With Black Friday approaching, the talk of big box retailers opening on Thanksgiving Day has been a hot topic. The team at Employment Metrix chatted with Rich Milgram, CEO of Beyond.com, The Career Network to understand his thoughts on the topic, besides his concern that the concept of Thanksgiving dinner could disappaer with shoppers feeling the need to lineup even earlier. Here’s what he had to say:
EM: Is it fair to make employees work on Thanksgiving? Why or why not?
RM: No, it’s not fair to demand that employees work on Thanksgiving. If working on Thanksgiving is tied to an employee’s year-end compensation or tenure then that is morally wrong. However, these large retailers understand that the success of their business is based on the relationships they have with their employees and with that being said they should make decisions with their employees in mind.
Overtime pay shouldn’t be in question when it comes to employees working on Thanksgiving. Companies that do not pay overtime should be in question.
EM: What does this say about the changing mindset of big box retailers?
RM: This says less about the retailer and more about society as a whole. Target, Sears, Kmart, and others are all doing what they need to do maximize sales and profits. Our democratic society yields opportunity for large corporations to take unique actions that will help grow businesses, however there are times when those actions will challenge societal morals…it’s a fine line.

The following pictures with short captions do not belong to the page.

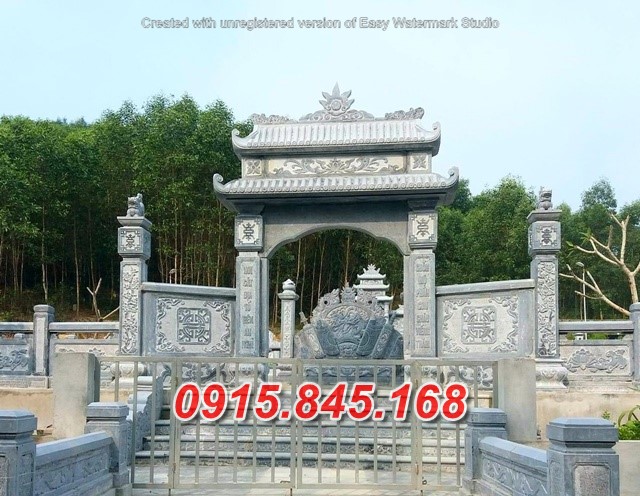 cổng đá đẹp, mẫu cổng bằng đá đẹp, cổng đá tam quan, cổng đá tứ trụ, cổng đá nhà thờ họ, cổng đá từ đường gia tộc, cổng chùa bằng đá, cổng đình làng bằng đá, cổng miếu bằng đá, cổng đá lăng mộ, cổng đá nghĩa trang, cổng đá nhà mồ, cổng đá có mái che, cổng đá đơn giản, hoa văn câu đối cổng đá, kích thước cổng đá phong thủy, giá bán cổng đá, thiết kế cổng đá, cổng đá xanh tự nhiên, cổng đá nguyên khối, cổng đá điêu khắc mỹ nghệ, cổng đá hoa cương granite, cổng làng bằng đá, Cổng nhà thờ công giáo đạo thiên chúa, làm xây cổng bằng đá, nhận lắp đặt cổng đá trọn gói,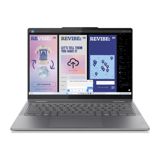 Laptop Lenovo Yoga 7 2-in-1 14ILL10 (83JQ007YRK) — Pctech — Noutbuklar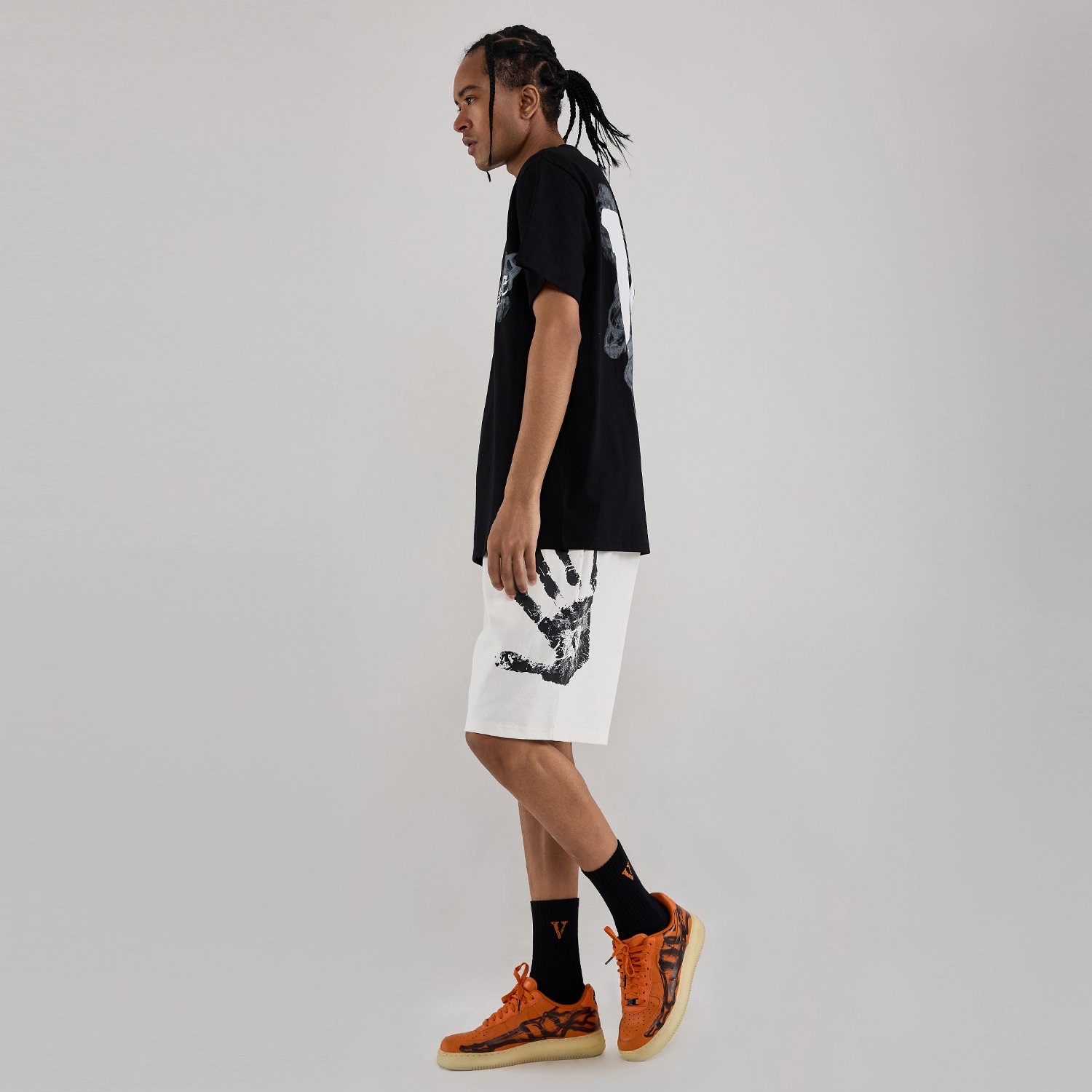 VLONE LOGO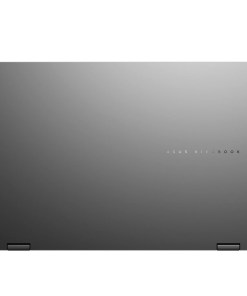 ASUS Vivobook 14 Flip TP3407SA-QL011W Intel Core Ultra 5 226V Hybrid (2-in-1) 35.6 cm (14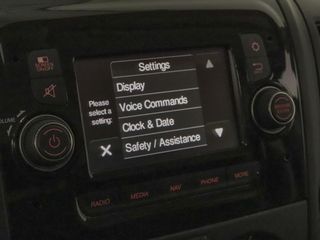 Voertuigafbeelding 27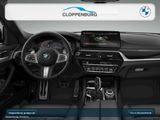 BMW 540d xDrive A M Sport Head-Up+Navi+Luft+Pano+ACC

EM: What's the psychological impact on employees?
RM: There will be pressure, whether it’s inflicted by the corporation or self-inflicted by the employees to work when they wouldn’t normally. It is important to remember that downtime away from work is necessary for everyone. The holiday season is stressful enough and retailers need to understand that they can cause undue stress to their employees and if that does happen, that can backfire.
EM: Does this spell the end of holiday days off as we know it for retail employees?
RM: I seem to recall Labor Day specials and Memorial Day sales. Overtime this change has been more and more accepted and expected. Thanksgiving Day and Christmas Day have always been considered sacred, but that doesn’t appear to be the case anymore.
EM: Which retail positions are in the highest demand and where?
RM: The top job titles that were posted to Beyond.com, The Career Network in third quarter of 2012 in the retail industry were for Assistant Store Managers, Shift Supervisors, and Sales Associates.
The most retail jobs are located in large metros like New York, DC, LA, Dallas, Miami, Boston, Philadelphia, Chicago, Houston, Minneapolis, San Francisco, and Detroit.
Thanks Rich for the insightful chat!